A l’occasion d’une interview accordée à l’hebdomadaire Akher Khaber, dans son édition du 15 avril 2014, Fethi Ayadi a ainsi affirmé qu’il est probable que l’actuel Premier ministre soit reconduit pour cinq ans, après les élections. Cela dépendra, a-t-il expliqué, du rendement de son gouvernement et de l’existence d’un consensus politique autour du maintien de Jomaa.

Actuellement, au niveau politique, aucun consensus ne transparaît au sujet de l’action de Mehdi Jomaa. La majorité des points de la feuille de route, source du consensus qui l’a placé à la tête de la primature, n’ont pas été abordés, si ce n’est timidement.

Mais qu’importe : Jomaa jouirait d’appuis considérables, au-delà des frontières du pays, et qui œuvreraient pour que son maintien soit un fait accompli, tant pour le peuple que pour la classe politique.
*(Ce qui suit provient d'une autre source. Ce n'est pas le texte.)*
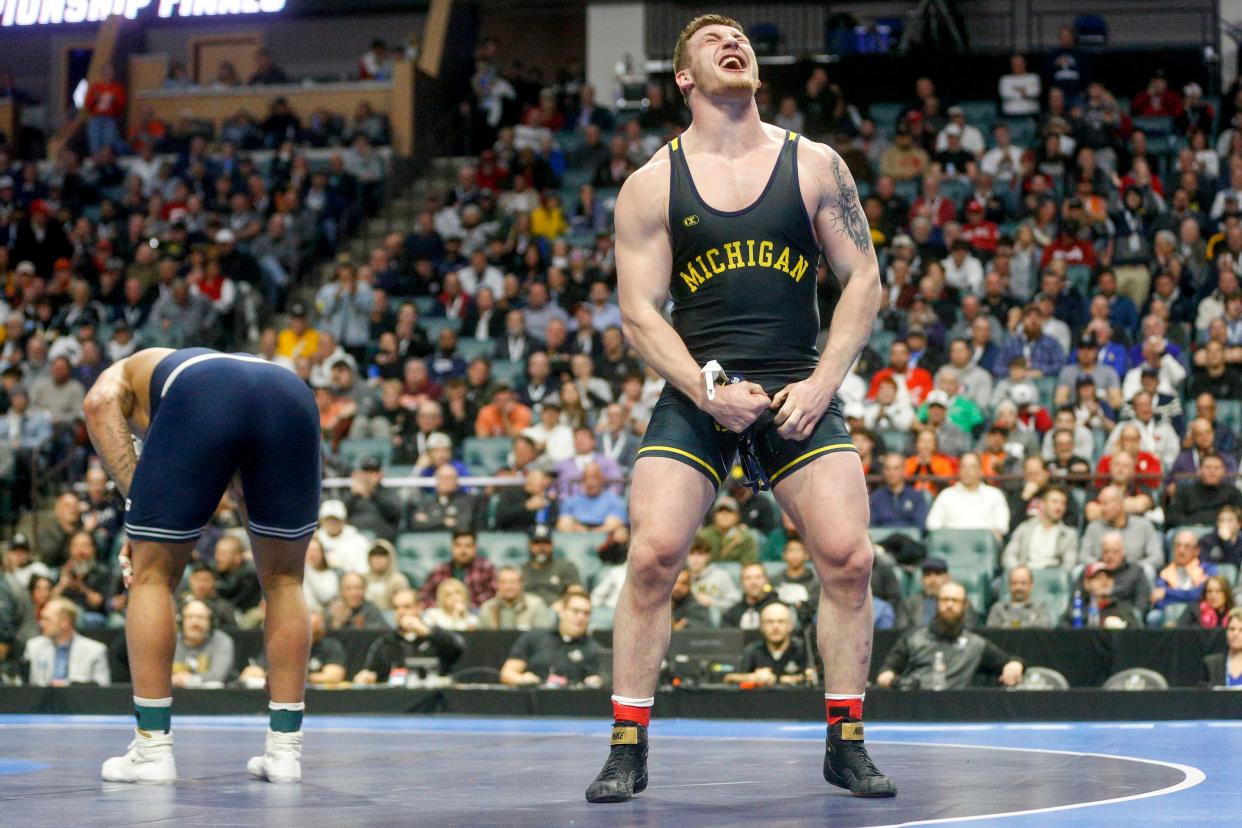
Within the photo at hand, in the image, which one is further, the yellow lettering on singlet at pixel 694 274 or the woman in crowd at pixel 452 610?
the woman in crowd at pixel 452 610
Dans une interview accordée à Jawhara FM, Mezri Haddad, ancien ambassadeur de la Tunisie auprès de l’Unesco, avait soutenu que le gouvernement de Mehdi Jomaa durera plus d’un an, car, estime-t-il, les Etats-Unis ne discutent qu’avec un gouvernement portant un programme exécutable sur le long terme.
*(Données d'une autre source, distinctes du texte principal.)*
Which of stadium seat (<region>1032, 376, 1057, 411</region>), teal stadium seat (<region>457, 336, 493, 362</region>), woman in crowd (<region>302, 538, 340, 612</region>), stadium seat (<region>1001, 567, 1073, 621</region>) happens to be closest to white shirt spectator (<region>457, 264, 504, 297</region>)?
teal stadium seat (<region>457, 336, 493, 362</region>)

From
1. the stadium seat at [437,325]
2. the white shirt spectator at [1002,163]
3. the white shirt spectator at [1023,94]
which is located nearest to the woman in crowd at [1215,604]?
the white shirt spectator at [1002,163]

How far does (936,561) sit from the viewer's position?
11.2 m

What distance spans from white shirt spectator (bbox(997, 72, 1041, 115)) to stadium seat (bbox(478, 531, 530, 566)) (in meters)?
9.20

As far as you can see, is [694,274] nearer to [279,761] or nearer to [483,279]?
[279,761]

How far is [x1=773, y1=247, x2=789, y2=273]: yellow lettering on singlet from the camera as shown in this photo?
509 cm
Autre soutien important dont profiterait Mehdi Jomaa : les institutions de Bretton Woods, à savoir la Banque mondiale (BM) et le Fonds monétaire international. Ces dernières n’ont consenti d’importants prêts en faveur de la Tunisie qu’après la formation d’un gouvernement apolitique mené par des technocrates.

Dès lors, et si l’essentiel des partis politiques venaient à cautionner ce fait accompli, les prochaines élections ne seraient qu’une pure formalité.